— What you should do —
Verbatim copy, images removed: write out the entries below.

— Records shown —
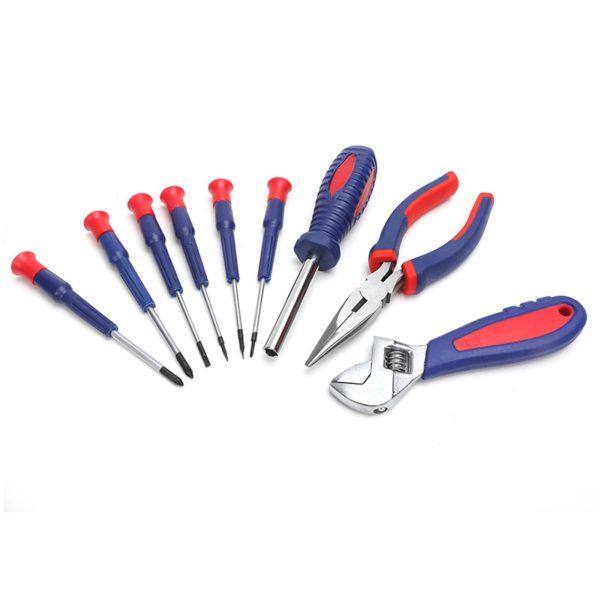 WORKPRO Home Tool Set Household Tool Kits Socket Set Screwdriver Set Home Repair Tools for DIY Hand Tools 3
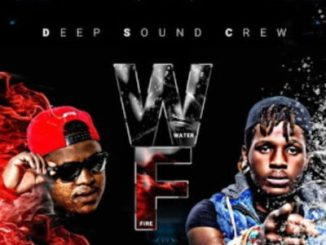 Deep Sound Crew Ndim Lo Mp3 Fakaza Download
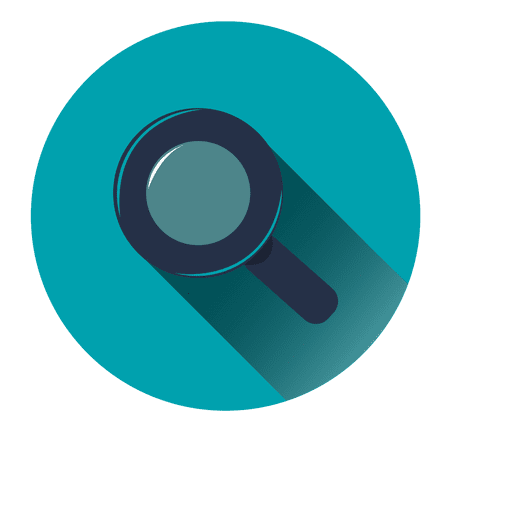 Search blue circle icon Transparent PNG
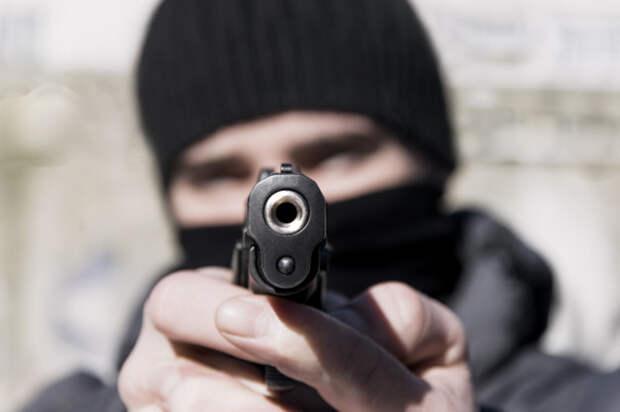 Вооружённые люди заблокировали офисы «Яндекса» и Uber в Минске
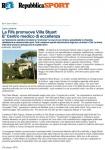 La Repubblica_20062011.jpg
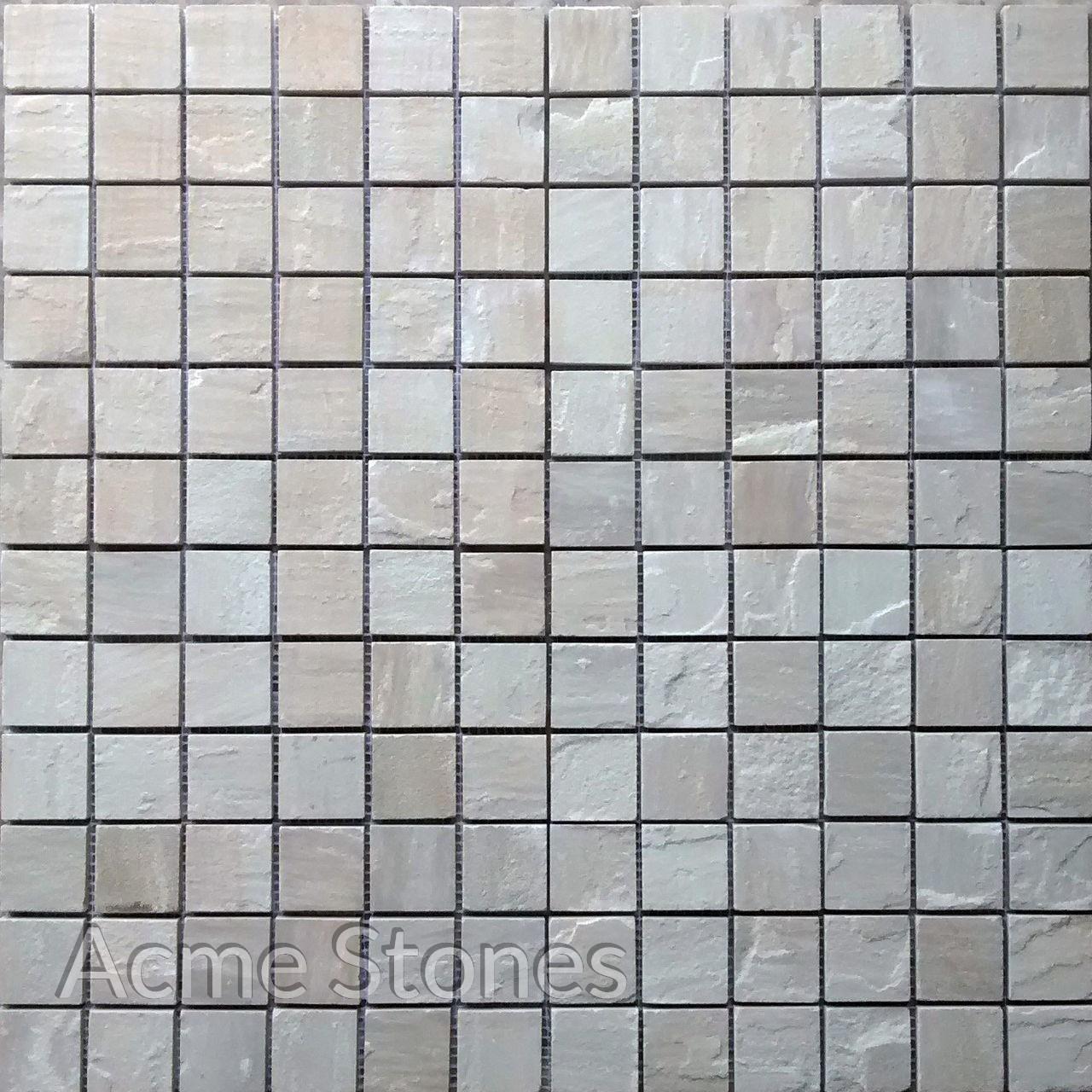 Regular Mosaic Mint Natural 47x47mm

— Your response —
 WORKPRO Home Tool Set Household Tool Kits Socket Set Screwdriver Set Home Repair Tools for DIY Hand Tools 3
 Deep Sound Crew Ndim Lo Mp3 Fakaza Download
 Search blue circle icon Transparent PNG
 Вооружённые люди заблокировали офисы «Яндекса» и Uber в Минске
 La Repubblica_20062011.jpg
 Regular Mosaic Mint Natural 47x47mm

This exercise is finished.